**Exercise prompt:** Your reply should contain the whole listing below, repeated exactly, and no images.

**Source data:**
------------

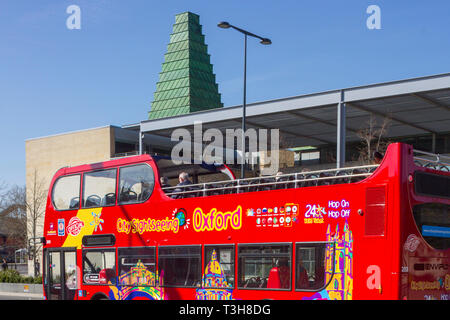 The City Sightseeing Oxford open-topped tour bus passes the Said Business School, Oxford - Stock Image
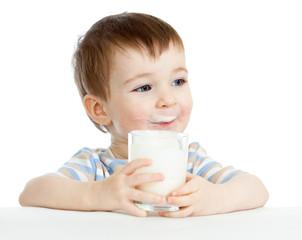 child drinking milk from glass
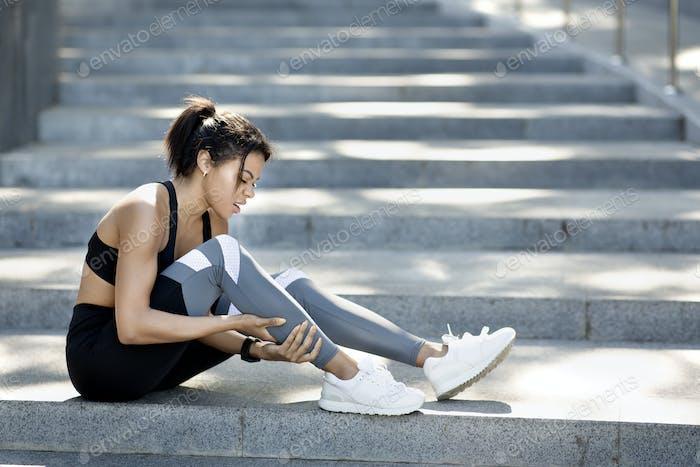 Afrikanische Frau in Sportkleidung sitzt auf der Treppe, massieren Ancle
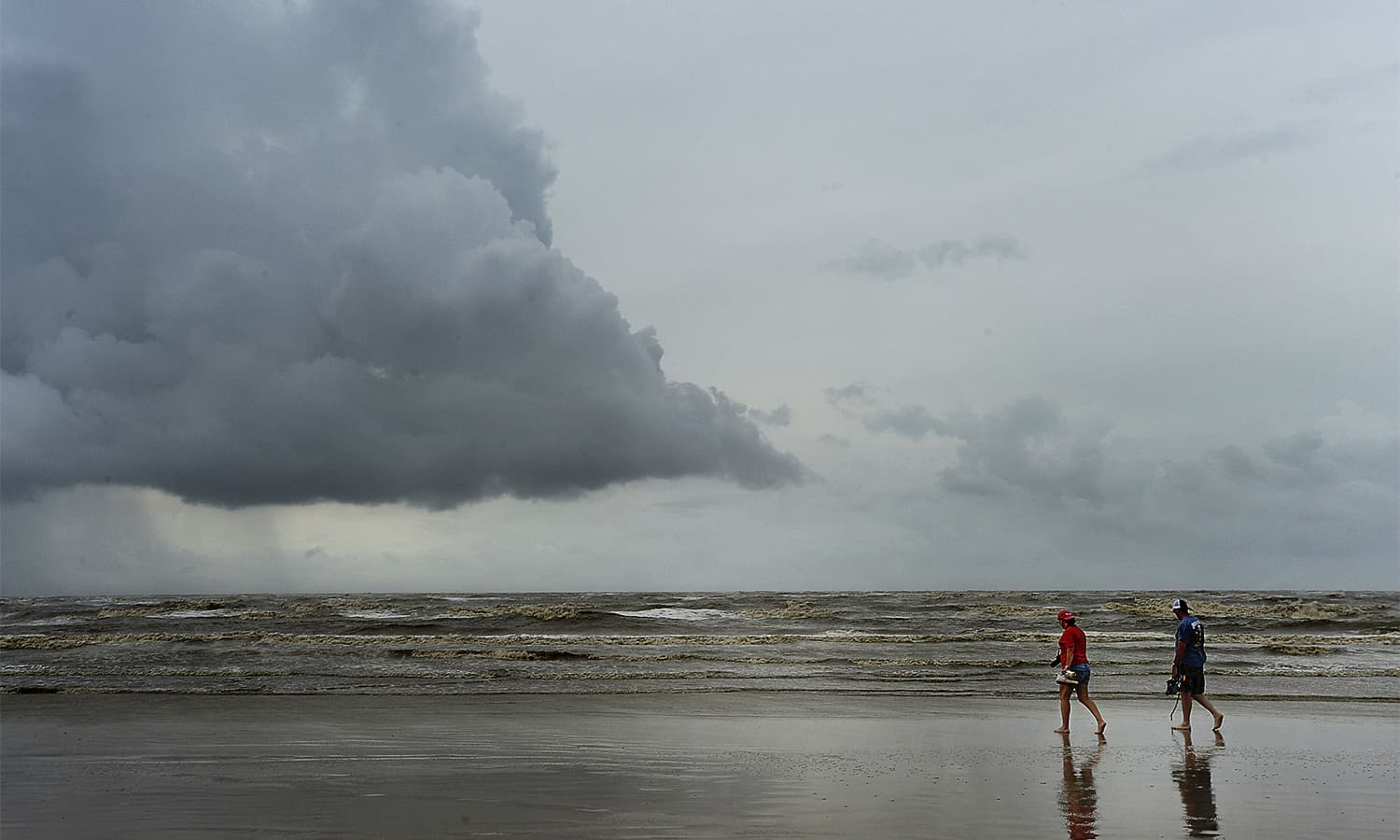 A couple strolls along the shore in McFaddin Beach, Texas as storm clouds build on the horizon the day after Hurricane Harvey made land, battering the gulf communities near Corpus Christi. — AP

------------

**Expected output:**
 The City Sightseeing Oxford open-topped tour bus passes the Said Business School, Oxford - Stock Image
 child drinking milk from glass
 Afrikanische Frau in Sportkleidung sitzt auf der Treppe, massieren Ancle
 A couple strolls along the shore in McFaddin Beach, Texas as storm clouds build on the horizon the day after Hurricane Harvey made land, battering the gulf communities near Corpus Christi. — AP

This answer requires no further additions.